O GLOBO -
Não combina com a ousada decisão de comparecer ao Fórum Econômico Mundial, em Davos, o discurso eleitoreiro da presidente Dilma sobre o estado das contas públicas brasileiras. Não é crível que tenha sido à toa que ela buscou a expressão guerra psicológica para desqualificar as críticas que seu governo recebe.
A presidente utilizou um jargão militar autoritário para se colocar como a defensora do país contra aqueles críticos, que seriam os antipatrióticos. Não é a primeira vez que ela ou seu mentor político Lula utilizam esse truque vulgar para acusar a oposição de estar trabalhando contra o País, confundindo propositalmente a facção que está no governo em termos provisórios com o Estado brasileiro.
É natural que um partido político queira se manter no poder o mais tempo possível, mas a alternância no poder é uma das características mais fortes das democracias. Anos eleitorais trazem necessariamente a expectativa de mudanças, mesmo quando, como agora, o partido governista esteja em posição vantajosa na disputa presidencial.
Por isso, a mensagem de fim de ano da presidente Dilma, marcadamente eleitoral, não trouxe alento para quem espera mudanças de rumo. Desse ponto de vista, o discurso vai de encontro ao desejo expresso da maioria, que quer mudanças, como demonstram as mesmas pesquisas de opinião que apontam Dilma como a favorita na eleição de outubro.
Assim como os principais candidatos oposicionistas Aécio Neves, do PSDB, e Eduardo Campos, do PSB, devem procurar sintonia com esse desejo de mudança para terem alguma possibilidade eleitoral, a presidente Dilma também deveria estar atenta a essa necessidade de sintonia com esse anseio, sob o risco de perder uma eleição que parece ganha nove meses antes das urnas serem fechadas.
Acusar seus críticos de guerra psicológica diante de fatos tão claros só demonstra teimosia e malícia, confirmando um dos traços de sua personalidade mais prejudiciais à boa governança, e colocando no tabuleiro um toque de distorção política que não constava de seu cardápio.
Não se pede que a presidente, em pleno ano eleitoral, reconheça que a média de crescimento do PIB sob sua gestão é a menor dos últimos 20 anos, nem que a inflação continua na realidade furando o teto da meta, o que só não acontece no cenário oficial por que os preços administrados estão contidos artificialmente.
Na campanha eleitoral talvez seja um recurso eficiente dizer que a inflação está dentro da meta, quando o objetivo deveria ser mantê-la no centro da meta de 4,5%, já excessivamente alta, mas não vai ser possível convencer o mercado financeiro de que este ponto está sob controle.
Também não é possível aceitar que venha a público dizer que o superávit primário está sendo cumprido, quando se sabe que o do ano que acabou, mesmo minguante, só foi alcançado com verbas extras que entraram no caixa do governo no final do exercício, depois de vários truques de contabilidade criativa durante o ano.
Vai ser difícil para a presidente Dilma repetir esse discurso ufanista em Davos, diante dos maiores investidores internacionais, sem aprofundar mais ainda as desconfianças.

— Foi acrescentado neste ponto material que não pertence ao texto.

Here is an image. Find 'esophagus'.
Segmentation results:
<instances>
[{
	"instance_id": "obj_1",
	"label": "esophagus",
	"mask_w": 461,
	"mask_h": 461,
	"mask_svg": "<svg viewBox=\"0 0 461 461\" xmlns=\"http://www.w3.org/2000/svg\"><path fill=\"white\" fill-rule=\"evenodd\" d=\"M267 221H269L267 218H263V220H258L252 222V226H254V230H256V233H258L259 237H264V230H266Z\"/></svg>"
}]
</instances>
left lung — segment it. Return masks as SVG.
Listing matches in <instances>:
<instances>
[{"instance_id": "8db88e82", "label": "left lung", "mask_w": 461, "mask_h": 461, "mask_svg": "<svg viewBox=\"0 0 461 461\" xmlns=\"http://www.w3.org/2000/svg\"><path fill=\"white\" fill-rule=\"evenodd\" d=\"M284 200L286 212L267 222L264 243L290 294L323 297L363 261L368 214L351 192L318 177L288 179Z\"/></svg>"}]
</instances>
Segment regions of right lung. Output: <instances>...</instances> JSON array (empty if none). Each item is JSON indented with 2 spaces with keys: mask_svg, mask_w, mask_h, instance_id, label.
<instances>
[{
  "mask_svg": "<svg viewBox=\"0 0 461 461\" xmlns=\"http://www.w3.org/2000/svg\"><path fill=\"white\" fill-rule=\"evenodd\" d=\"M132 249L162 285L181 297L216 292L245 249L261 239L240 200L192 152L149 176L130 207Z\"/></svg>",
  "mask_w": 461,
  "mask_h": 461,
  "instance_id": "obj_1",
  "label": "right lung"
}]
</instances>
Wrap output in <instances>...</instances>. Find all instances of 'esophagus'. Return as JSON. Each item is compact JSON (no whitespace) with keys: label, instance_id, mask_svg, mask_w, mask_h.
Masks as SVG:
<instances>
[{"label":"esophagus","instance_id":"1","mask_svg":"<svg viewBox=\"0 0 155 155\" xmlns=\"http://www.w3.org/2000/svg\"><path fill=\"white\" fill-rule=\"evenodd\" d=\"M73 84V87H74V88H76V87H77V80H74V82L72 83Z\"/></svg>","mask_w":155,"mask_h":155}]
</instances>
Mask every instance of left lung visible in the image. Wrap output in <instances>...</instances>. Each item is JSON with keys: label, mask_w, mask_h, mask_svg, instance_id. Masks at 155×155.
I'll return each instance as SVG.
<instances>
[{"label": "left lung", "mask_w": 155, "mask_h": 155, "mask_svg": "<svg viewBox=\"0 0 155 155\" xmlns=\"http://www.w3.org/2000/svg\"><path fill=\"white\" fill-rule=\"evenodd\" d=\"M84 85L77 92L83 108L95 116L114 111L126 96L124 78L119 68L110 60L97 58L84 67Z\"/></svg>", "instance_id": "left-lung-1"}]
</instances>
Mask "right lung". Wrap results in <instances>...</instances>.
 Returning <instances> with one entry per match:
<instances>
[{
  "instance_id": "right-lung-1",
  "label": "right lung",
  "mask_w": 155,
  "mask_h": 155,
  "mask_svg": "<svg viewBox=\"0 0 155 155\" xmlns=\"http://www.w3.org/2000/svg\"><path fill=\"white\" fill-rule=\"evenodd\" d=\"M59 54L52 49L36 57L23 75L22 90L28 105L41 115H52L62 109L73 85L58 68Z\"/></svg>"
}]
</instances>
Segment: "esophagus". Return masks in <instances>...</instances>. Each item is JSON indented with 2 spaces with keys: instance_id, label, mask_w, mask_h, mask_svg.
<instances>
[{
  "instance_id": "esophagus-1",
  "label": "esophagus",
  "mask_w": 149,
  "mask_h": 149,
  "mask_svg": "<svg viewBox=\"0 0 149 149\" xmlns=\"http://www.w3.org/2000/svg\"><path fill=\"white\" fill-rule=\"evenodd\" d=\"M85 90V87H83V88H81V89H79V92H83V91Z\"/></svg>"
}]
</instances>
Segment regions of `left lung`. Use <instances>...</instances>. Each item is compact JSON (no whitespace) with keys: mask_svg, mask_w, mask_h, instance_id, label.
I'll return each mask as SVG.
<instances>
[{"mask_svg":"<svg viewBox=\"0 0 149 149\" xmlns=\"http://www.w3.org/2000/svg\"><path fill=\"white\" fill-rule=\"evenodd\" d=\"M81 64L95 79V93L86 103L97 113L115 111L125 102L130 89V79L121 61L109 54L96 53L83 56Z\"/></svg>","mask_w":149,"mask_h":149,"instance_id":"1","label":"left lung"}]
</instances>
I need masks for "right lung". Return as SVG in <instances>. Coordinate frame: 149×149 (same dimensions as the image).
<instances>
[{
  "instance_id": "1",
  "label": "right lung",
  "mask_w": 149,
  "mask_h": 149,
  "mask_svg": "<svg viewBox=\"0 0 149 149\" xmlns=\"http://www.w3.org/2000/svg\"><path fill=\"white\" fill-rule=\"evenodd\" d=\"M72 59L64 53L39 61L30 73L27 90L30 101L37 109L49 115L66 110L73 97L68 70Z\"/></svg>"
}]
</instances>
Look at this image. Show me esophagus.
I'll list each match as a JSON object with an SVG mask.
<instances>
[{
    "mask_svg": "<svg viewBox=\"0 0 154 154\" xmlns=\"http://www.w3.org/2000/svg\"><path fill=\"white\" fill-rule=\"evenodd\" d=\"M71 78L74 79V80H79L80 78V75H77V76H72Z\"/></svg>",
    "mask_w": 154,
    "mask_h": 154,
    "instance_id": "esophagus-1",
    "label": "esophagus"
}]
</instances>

Os fatos mostram que países emergentes crescem mais que nós, com menos inflação. As pesquisas sobre produtividade revelam o país empacado, sem condições de avançar num campo fundamental da competitividade do mundo globalizado porque questões básicas como a melhoria da Educação não foram atacadas.
Classifiquei no início da coluna de ousada a decisão da presidente Dilma de ir a Davos não apenas devido à reação dos seus radicais, mas, sobretudo, por causa de suas próprias convicções pessoais.
Diferentemente de Lula, pragmático e sem ideologias, que se sentia muito bem como atração do Fórum Econômico Mundial, a presidente Dilma tem convicções ideológicas mais firmes, que a impediam até pouco tempo de privatizar setores importantes da infraestrutura do país, e não deve se sentir à vontade naquele palco. No entanto, tapou o nariz e decidiu viajar para fazer a sua Carta ao povo brasileiro no centro das grandes decisões do capitalismo globalizado. Mas vai precisar mais de ações que de promessas. Mais de realismo que de fantasias.